*TASK REQUIREMENTS:*
Please report every line in the entries below that contains the word "blonde", copying each such line in full.
─── DATA ENTRIES ───
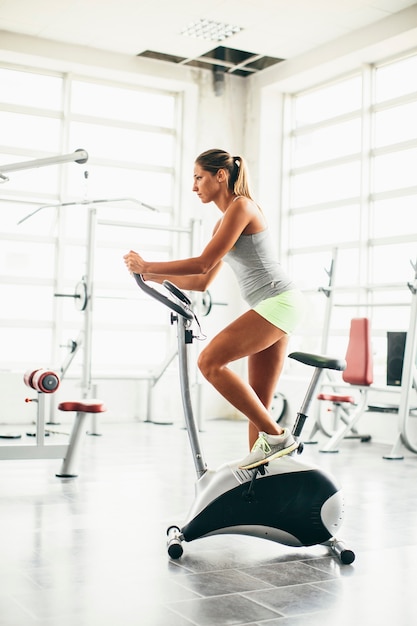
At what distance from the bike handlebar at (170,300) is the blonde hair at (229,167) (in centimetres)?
48

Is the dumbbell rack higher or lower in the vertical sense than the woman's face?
lower

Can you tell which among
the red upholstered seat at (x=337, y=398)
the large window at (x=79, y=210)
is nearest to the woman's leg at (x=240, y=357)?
the red upholstered seat at (x=337, y=398)

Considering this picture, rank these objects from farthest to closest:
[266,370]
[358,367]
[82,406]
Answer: [358,367]
[82,406]
[266,370]

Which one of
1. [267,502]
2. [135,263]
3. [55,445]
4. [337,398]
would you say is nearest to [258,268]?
[135,263]

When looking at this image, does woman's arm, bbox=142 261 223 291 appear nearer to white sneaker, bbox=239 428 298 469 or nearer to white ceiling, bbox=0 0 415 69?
white sneaker, bbox=239 428 298 469

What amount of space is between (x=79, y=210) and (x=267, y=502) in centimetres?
596

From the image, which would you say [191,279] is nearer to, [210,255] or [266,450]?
[210,255]

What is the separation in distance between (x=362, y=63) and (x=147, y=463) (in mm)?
4823

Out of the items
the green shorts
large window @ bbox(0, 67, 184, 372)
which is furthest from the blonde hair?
large window @ bbox(0, 67, 184, 372)

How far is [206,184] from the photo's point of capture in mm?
3125

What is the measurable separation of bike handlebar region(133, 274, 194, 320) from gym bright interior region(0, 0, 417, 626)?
1.88 m

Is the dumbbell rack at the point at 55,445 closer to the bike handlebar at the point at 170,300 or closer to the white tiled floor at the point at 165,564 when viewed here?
the white tiled floor at the point at 165,564

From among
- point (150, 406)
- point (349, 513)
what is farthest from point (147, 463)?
point (150, 406)

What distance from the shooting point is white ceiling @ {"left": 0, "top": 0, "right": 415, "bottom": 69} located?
701cm
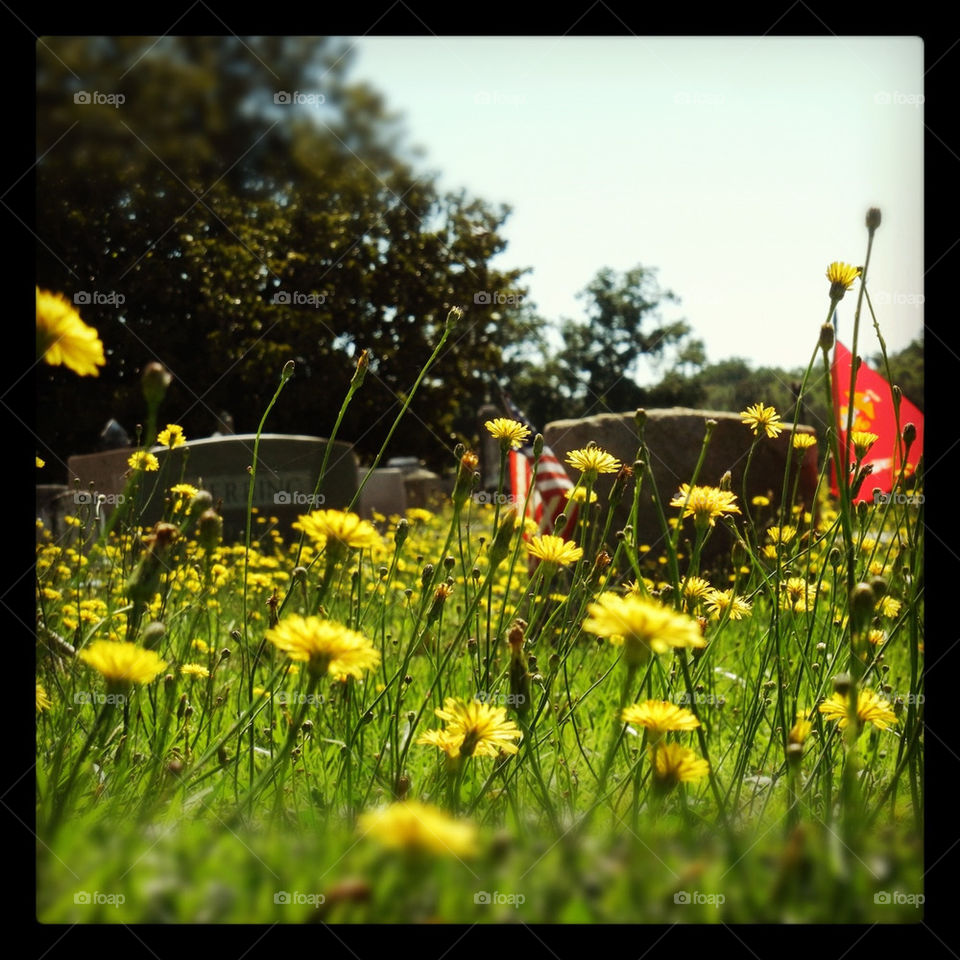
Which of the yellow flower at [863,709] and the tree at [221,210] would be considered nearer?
the yellow flower at [863,709]

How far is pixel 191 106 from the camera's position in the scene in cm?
171

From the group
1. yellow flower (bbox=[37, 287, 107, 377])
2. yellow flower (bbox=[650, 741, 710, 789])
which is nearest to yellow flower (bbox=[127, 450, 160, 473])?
yellow flower (bbox=[37, 287, 107, 377])

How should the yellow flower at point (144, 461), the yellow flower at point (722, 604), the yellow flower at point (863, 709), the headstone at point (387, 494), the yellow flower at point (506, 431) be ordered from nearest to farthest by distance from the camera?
the yellow flower at point (144, 461) → the yellow flower at point (863, 709) → the yellow flower at point (506, 431) → the yellow flower at point (722, 604) → the headstone at point (387, 494)

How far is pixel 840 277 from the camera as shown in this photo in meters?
1.28

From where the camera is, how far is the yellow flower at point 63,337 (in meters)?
0.87

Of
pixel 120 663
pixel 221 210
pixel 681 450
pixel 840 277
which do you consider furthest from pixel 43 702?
pixel 681 450

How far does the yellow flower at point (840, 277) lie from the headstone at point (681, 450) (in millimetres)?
2960

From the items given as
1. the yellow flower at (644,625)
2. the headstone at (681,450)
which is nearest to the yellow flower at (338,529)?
the yellow flower at (644,625)

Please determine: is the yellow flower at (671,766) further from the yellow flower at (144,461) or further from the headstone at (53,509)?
the headstone at (53,509)

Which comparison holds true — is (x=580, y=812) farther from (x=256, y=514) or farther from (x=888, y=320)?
(x=256, y=514)

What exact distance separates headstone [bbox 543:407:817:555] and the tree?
3.10ft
───
*RESULT OF THE EXERCISE:*
At what distance from the bike handlebar at (170,300) is the blonde hair at (229,167) (in centimetres)?
which is furthest from the blonde hair?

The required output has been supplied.